Un changement bienvenu semble agiter les banques françaises, sous la forme d’une sorte de patriotisme intéressé : elles se rangent en ligne de bataille pour soutenir les PME. Intéressé ? Bien sûr, puisque si l’armada des petites et moyennes entreprises venait à se désagréger, les banques elles-mêmes en seraient déstabilisées. Il n’empêche que la volonté des banquiers d’éviter un raz de marée de dépôts de bilan prend des allures de croisade.
D’abord, elles en ont les moyens. La crise financière de 2008 les avait laissées fragilisées, leurs bilans sont aujourd’hui beaucoup plus solides. Frédéric Oudéa, ex-directeur général de Société Générale, président de la Fédération bancaire française (FBF), l’a confirmé au Figaro : « Les banques sauront faire face à cette crise. Elles sont solides et leurs matelas de sécurité sont conséquents. » Et pour cause : fortes de capitaux propres doublés par rapport à la crise financière de 2008, elles veulent à leur tour consolider ceux des entreprises qui n’ont accès ni aux marchés financiers ni au capital-investissement. Les banques ne sont du reste pas laissées sans liquidités par La Banque centrale européenne. Un apport énorme qui explique aussi le « patriotisme » bancaire.
Risque calculé
Elles vont pourtant devoir faire face à des défauts sur les crédits consentis, le double sans doute par rapport à 2019, et l’année 2021 ne se montrera guère plus favorable. Y entre le taux des PGE (555 000 entreprises l’ont obtenu, soit une enveloppe globale de 114 milliards d’euros au 24 juillet) qui risquent de ne jamais leur être remboursés, mais que l’État va couvrir à hauteur de 70 à 90 % du prêt : un risque acceptable.

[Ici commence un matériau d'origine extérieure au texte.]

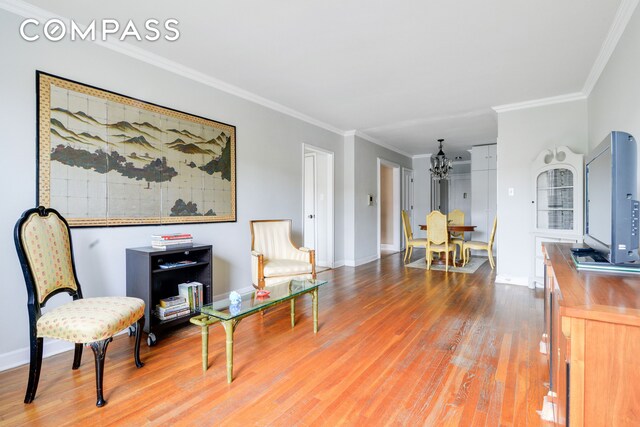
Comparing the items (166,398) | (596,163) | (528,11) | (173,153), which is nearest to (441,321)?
(596,163)

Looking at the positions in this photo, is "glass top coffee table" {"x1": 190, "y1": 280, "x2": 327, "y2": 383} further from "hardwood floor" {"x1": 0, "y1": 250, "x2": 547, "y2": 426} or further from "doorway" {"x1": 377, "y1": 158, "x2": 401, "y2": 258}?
"doorway" {"x1": 377, "y1": 158, "x2": 401, "y2": 258}

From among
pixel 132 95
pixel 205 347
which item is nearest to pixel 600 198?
pixel 205 347

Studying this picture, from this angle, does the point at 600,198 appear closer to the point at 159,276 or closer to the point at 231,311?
the point at 231,311

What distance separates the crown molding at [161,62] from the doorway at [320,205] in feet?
3.42

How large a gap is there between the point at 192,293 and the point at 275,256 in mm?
1134

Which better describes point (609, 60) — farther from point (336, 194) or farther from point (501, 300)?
point (336, 194)

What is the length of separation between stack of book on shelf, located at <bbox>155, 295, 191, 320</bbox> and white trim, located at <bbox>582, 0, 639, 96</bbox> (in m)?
4.03

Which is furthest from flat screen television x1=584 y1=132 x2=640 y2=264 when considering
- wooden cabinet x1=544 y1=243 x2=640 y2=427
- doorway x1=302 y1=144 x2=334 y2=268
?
doorway x1=302 y1=144 x2=334 y2=268

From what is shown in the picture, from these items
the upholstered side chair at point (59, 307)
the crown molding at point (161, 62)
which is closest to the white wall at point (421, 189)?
the crown molding at point (161, 62)

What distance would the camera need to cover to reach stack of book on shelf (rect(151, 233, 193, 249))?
106 inches

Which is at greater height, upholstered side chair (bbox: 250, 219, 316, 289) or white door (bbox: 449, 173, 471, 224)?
white door (bbox: 449, 173, 471, 224)

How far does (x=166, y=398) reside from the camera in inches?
68.9

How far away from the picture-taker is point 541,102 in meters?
4.04

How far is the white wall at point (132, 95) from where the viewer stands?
2.11 metres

D’autant plus que le nombre des faillites justement évitées par ces prêts ne devrait pas atteindre des sommets.
Hôtellerie et tourisme, brebis galeuses
Soutenir les PME passe par toute une série de mécanismes dont la transformation des prêts simples en prêts participatifs, autrement dit en quasi-fonds propres. Ce que recherchent 100 à 150 ETI, quelque 10 000 PME et plus de 100 000 TPE non cotées à hauteur de 10 à 20 milliards d’euros, selon les estimations de François Villeroy de Galhau, gouverneur de la Banque de France. D’autres outils sortent des arsenaux : obligations hybrides d’État, actions à dividendes renforcés. Mais l’État, dit la BCE, ne doit pas arroser tout le champ des entreprises pour éviter le piège des entreprises zombies maintenues sous perfusion sans espoir de relance. Ni, par le biais des prêts participatifs, devenir l’actionnaire de milliers d’entreprises sinon sous la forme de « co-investissement privé minoritaire ».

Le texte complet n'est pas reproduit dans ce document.